### Entries supplied
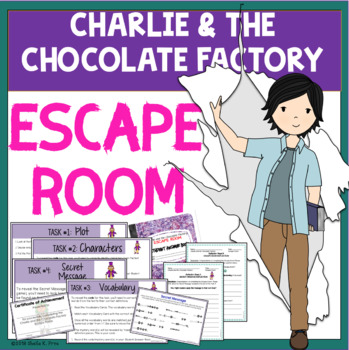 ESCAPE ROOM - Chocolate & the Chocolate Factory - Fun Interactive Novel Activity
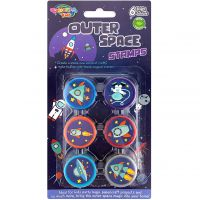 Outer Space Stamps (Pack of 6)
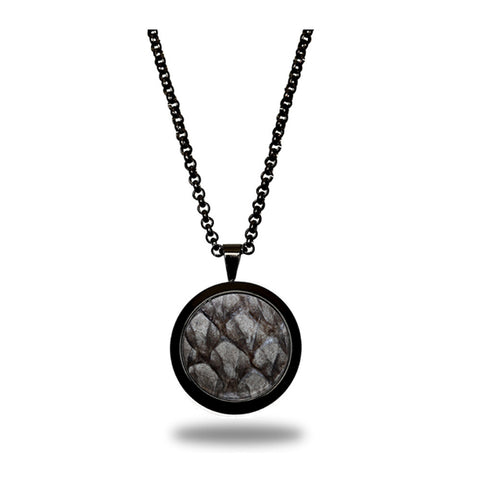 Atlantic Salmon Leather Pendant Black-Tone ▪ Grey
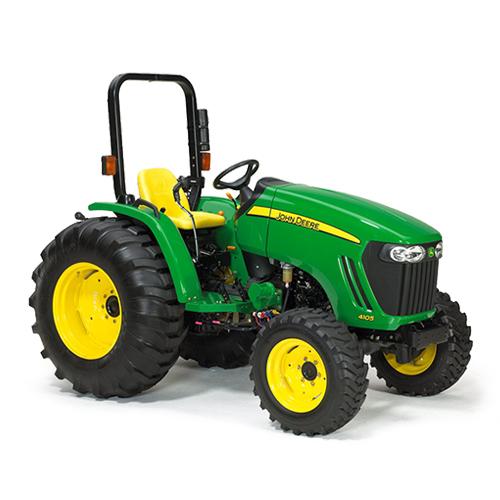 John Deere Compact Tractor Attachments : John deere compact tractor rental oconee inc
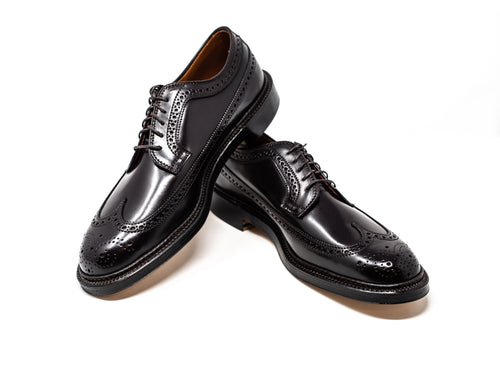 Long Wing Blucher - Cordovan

* * *

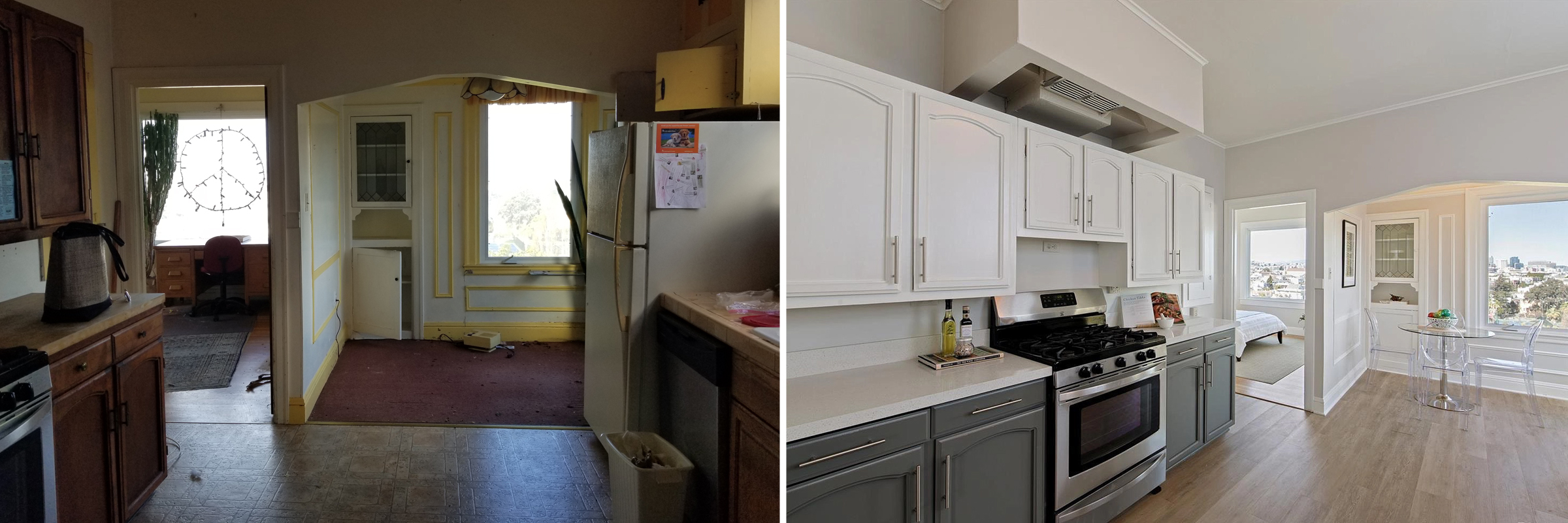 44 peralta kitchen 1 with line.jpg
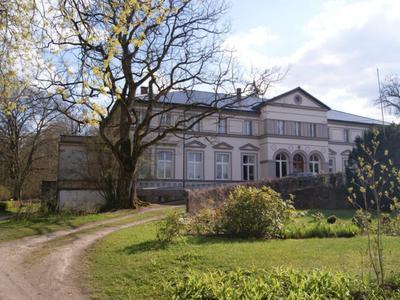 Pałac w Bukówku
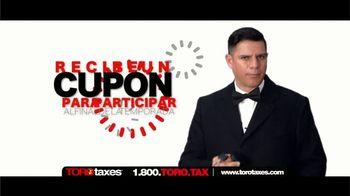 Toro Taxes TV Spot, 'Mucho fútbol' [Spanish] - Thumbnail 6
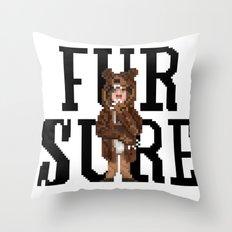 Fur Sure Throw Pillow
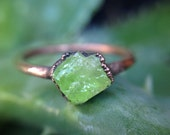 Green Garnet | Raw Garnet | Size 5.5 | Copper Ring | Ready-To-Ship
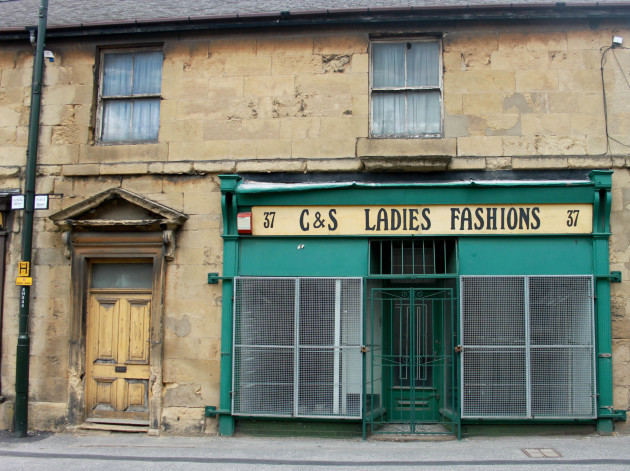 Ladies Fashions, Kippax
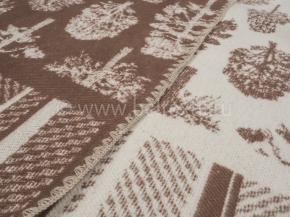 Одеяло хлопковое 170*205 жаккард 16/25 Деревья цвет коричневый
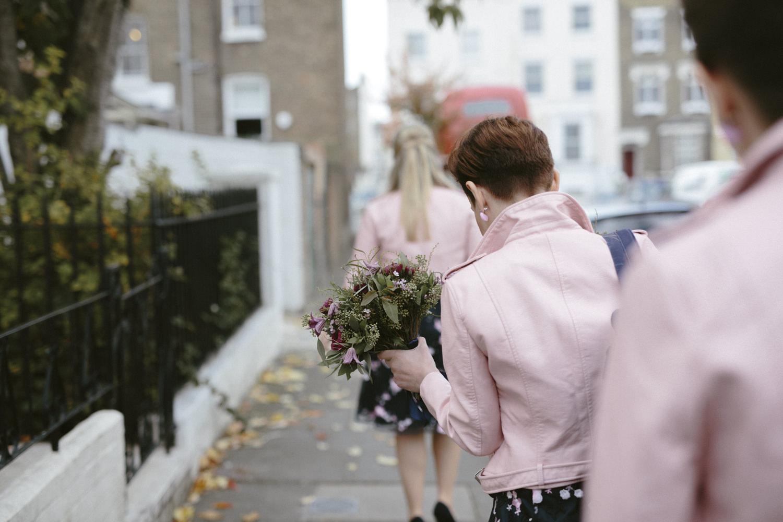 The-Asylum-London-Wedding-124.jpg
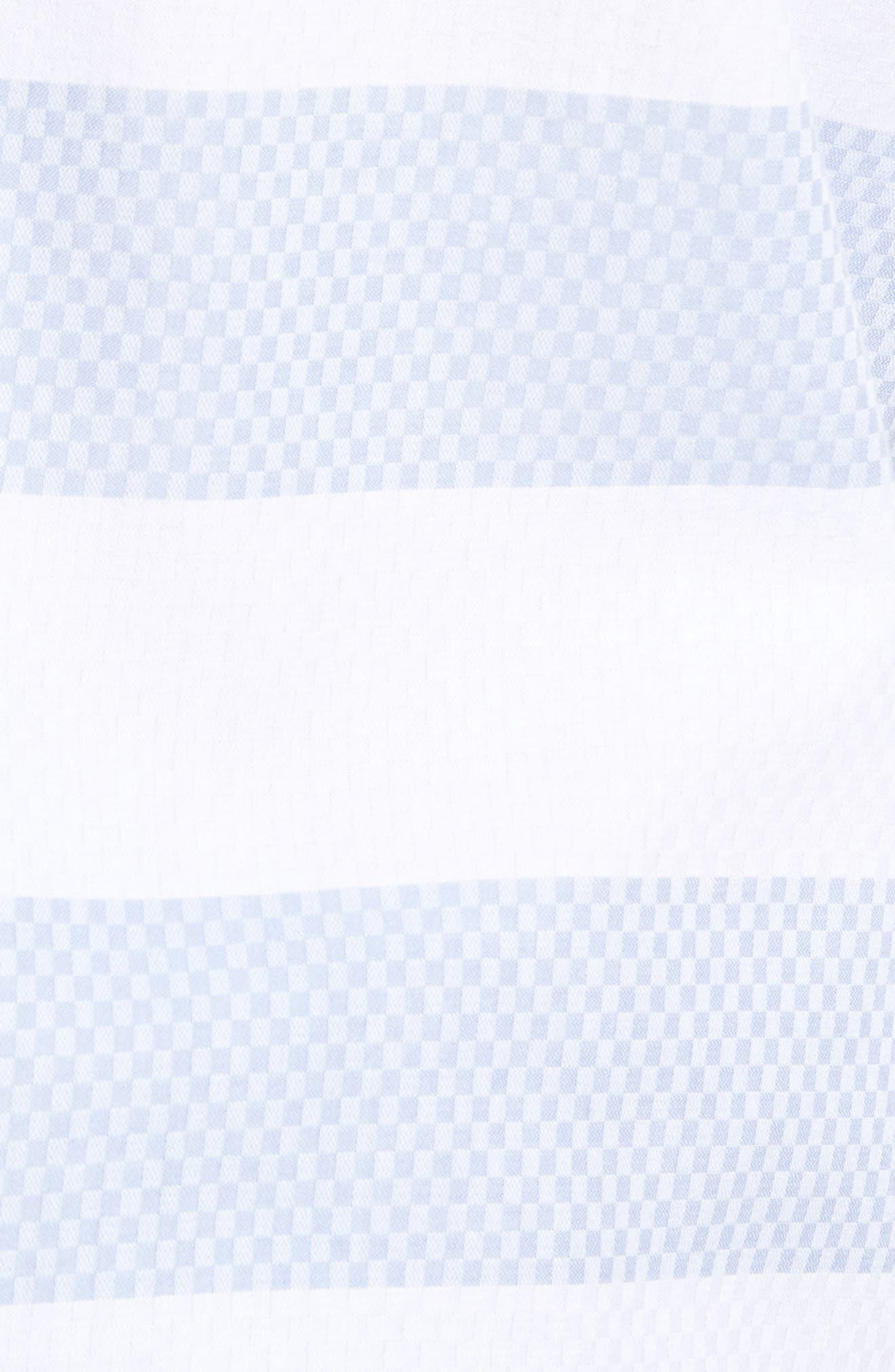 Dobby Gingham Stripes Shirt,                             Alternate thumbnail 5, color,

--

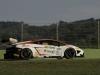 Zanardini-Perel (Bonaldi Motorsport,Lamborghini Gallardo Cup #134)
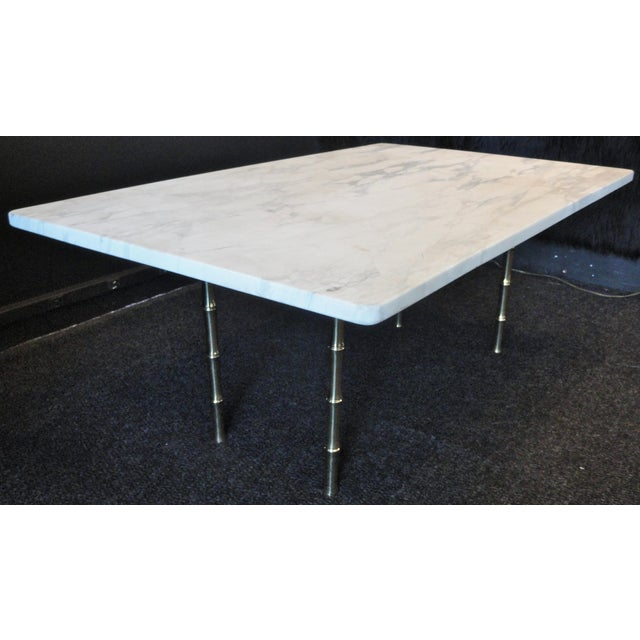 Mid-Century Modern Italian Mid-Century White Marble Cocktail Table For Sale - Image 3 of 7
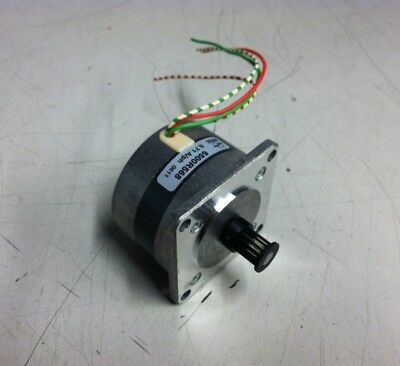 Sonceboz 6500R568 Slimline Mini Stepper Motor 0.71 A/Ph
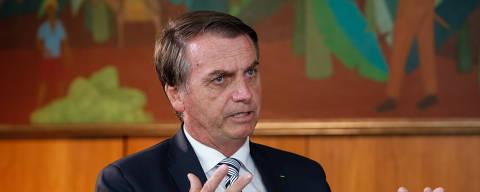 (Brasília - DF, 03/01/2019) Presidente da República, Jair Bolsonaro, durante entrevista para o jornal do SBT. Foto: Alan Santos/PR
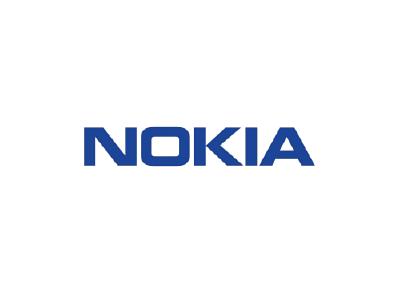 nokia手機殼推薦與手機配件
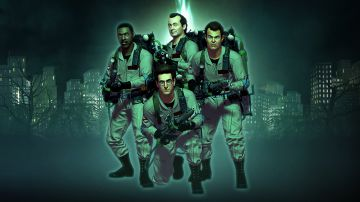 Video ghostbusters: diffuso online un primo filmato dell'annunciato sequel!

### The task
Nothing but the lines from the one with "Одеяло хлопковое 170*205" up to and including the one with "Dobby Gingham Stripes" should be printed, exactly as they read above. Please keep the pictures out.

### Output of the exercise
 Одеяло хлопковое 170*205 жаккард 16/25 Деревья цвет коричневый
 The-Asylum-London-Wedding-124.jpg
 Dobby Gingham Stripes Shirt,                             Alternate thumbnail 5, color,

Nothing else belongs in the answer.